» **GOAL OF THE EXERCISE**
Quote every line of the material beneath this one.

(Records from a data collection)
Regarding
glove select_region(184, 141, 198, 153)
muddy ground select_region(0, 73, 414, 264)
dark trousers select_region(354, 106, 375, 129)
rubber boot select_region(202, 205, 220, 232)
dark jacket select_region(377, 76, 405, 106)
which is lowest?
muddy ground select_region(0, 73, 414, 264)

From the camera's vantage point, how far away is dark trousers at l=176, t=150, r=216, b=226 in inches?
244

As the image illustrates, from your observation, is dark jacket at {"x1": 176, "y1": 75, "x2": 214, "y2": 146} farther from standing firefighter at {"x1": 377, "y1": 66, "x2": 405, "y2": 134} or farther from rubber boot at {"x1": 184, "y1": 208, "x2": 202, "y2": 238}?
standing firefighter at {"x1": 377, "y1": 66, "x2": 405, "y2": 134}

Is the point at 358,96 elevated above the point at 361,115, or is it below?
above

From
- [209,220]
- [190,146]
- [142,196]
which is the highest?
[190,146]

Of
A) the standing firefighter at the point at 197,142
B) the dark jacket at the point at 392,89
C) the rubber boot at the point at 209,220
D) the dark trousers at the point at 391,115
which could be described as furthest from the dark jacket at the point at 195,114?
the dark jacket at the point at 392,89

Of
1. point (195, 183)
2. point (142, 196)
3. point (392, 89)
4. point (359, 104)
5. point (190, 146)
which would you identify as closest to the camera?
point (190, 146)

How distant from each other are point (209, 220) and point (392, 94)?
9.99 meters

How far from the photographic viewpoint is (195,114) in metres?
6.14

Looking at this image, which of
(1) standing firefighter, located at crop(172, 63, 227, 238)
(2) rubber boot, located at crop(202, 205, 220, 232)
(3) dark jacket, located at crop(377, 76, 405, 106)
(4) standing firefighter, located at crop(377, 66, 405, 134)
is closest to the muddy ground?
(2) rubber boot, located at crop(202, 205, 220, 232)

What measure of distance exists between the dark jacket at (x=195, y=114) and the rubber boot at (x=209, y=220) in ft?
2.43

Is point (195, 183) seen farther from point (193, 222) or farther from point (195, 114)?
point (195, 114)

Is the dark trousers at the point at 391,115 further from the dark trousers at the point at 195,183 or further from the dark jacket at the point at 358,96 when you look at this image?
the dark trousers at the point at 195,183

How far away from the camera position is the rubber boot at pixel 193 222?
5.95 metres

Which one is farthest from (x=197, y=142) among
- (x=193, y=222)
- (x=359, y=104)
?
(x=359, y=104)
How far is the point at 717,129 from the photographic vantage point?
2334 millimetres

» **RESPONSE TO THE EXERCISE**
Regarding
glove select_region(184, 141, 198, 153)
muddy ground select_region(0, 73, 414, 264)
dark trousers select_region(354, 106, 375, 129)
rubber boot select_region(202, 205, 220, 232)
dark jacket select_region(377, 76, 405, 106)
which is lowest?
muddy ground select_region(0, 73, 414, 264)

From the camera's vantage point, how far away is dark trousers at l=176, t=150, r=216, b=226 in inches?
244

As the image illustrates, from your observation, is dark jacket at {"x1": 176, "y1": 75, "x2": 214, "y2": 146} farther from standing firefighter at {"x1": 377, "y1": 66, "x2": 405, "y2": 134} or farther from rubber boot at {"x1": 184, "y1": 208, "x2": 202, "y2": 238}?
standing firefighter at {"x1": 377, "y1": 66, "x2": 405, "y2": 134}

Is the point at 358,96 elevated above the point at 361,115, or is it below?
above

From
- [209,220]
- [190,146]
- [142,196]
which is the highest?
[190,146]

Of
A) the standing firefighter at the point at 197,142
B) the dark jacket at the point at 392,89
C) the rubber boot at the point at 209,220
D) the dark trousers at the point at 391,115
which could be described as furthest from the dark jacket at the point at 195,114?
the dark jacket at the point at 392,89

Of
1. point (195, 183)
2. point (142, 196)
3. point (392, 89)
4. point (359, 104)
5. point (190, 146)
which would you identify as closest to the camera?
point (190, 146)

How distant from each other are point (209, 220) and point (392, 94)?
9.99 meters

How far from the photographic viewpoint is (195,114) in metres?
6.14

Looking at this image, which of
(1) standing firefighter, located at crop(172, 63, 227, 238)
(2) rubber boot, located at crop(202, 205, 220, 232)
(3) dark jacket, located at crop(377, 76, 405, 106)
(4) standing firefighter, located at crop(377, 66, 405, 134)
is closest to the muddy ground?
(2) rubber boot, located at crop(202, 205, 220, 232)

What measure of distance exists between the dark jacket at (x=195, y=114) and the rubber boot at (x=209, y=220) in ft?
2.43

Is point (195, 183) seen farther from point (193, 222) or farther from point (195, 114)?
point (195, 114)

Is the dark trousers at the point at 391,115 further from the dark trousers at the point at 195,183 or further from the dark jacket at the point at 358,96 when you look at this image?
the dark trousers at the point at 195,183

How far away from the camera position is the rubber boot at pixel 193 222?
5.95 metres

Which one is farthest from (x=197, y=142) among
- (x=193, y=222)
- (x=359, y=104)
?
(x=359, y=104)
How far is the point at 717,129 from the photographic vantage point?
2334 millimetres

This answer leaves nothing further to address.